Contrary to the weatherman's advice, by Adairsville, the snow was indeed hitting the ground, and turning to glare ice. Kudos to the folks who were sharing the highway with us - they were driving slowly and sensibly for the (awful) conditions. It took forever, at 2 mph, to finally reach the Tennessee line, where we could finally drive at highway speeds again.
So what was the difference?? Tennessee said "Snow coming? Let's get some salt on those roads" Georgia must have been hoping it would melt - because we SAW the GDOT salt trucks trying to salt the roads about an hour AFTER everyone starting sliding and crashing on black ice.....

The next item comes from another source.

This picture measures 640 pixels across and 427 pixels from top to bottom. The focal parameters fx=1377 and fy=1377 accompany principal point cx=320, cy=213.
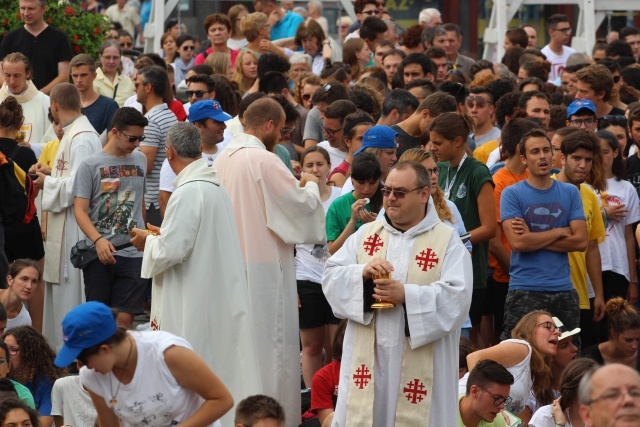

I suspect this is Georgia's routine response to snow: pray it melts. But the air temps were in the mid-20's; most folks would understand that nothing melts at those temps
Here is a post I made on the last thread about the last Atlanta Storm:
Many years ago (I want to say around 93) I drove to Florida to visit my parents that lived down there in the winter. They got 6 inches of snow in Paducah Kentucky and everybody there thought the world had come to a end. We couldn't even get any food because they shut down all the stores and restaurants. The next day we took off down the interstate and it was terrible. The semi trucks had been running all night and they had all the snow packed on. All that was on the road was me in my RWD 81 T-Bird and semi trucks. I stopped at one truck stop and told a trucker I was thinking about quitting and he said don't give up your about 10 miles from the state line. The plow trucks from Kentucky hadn't been plowing at all during the night but, Tennessee had learned it's lesson from a storm a few year earlier and had been up all night clearing the roads. He was right, once I crossed the state line it was all good road after that because the Tennessee DOT was on the ball and kept the plow trucks going all night long to keep the snow off. The Kentucky DOT had not done that and there roads were packed solid with snow.
So, another vote for the Tennessee DOT knowing there stuff. Maybe all you southern states should take a lesson from them ! - hone_eagleExplorerWhy does everyone head out to buy milk ,bread and eggs ? worried about running out of french toast?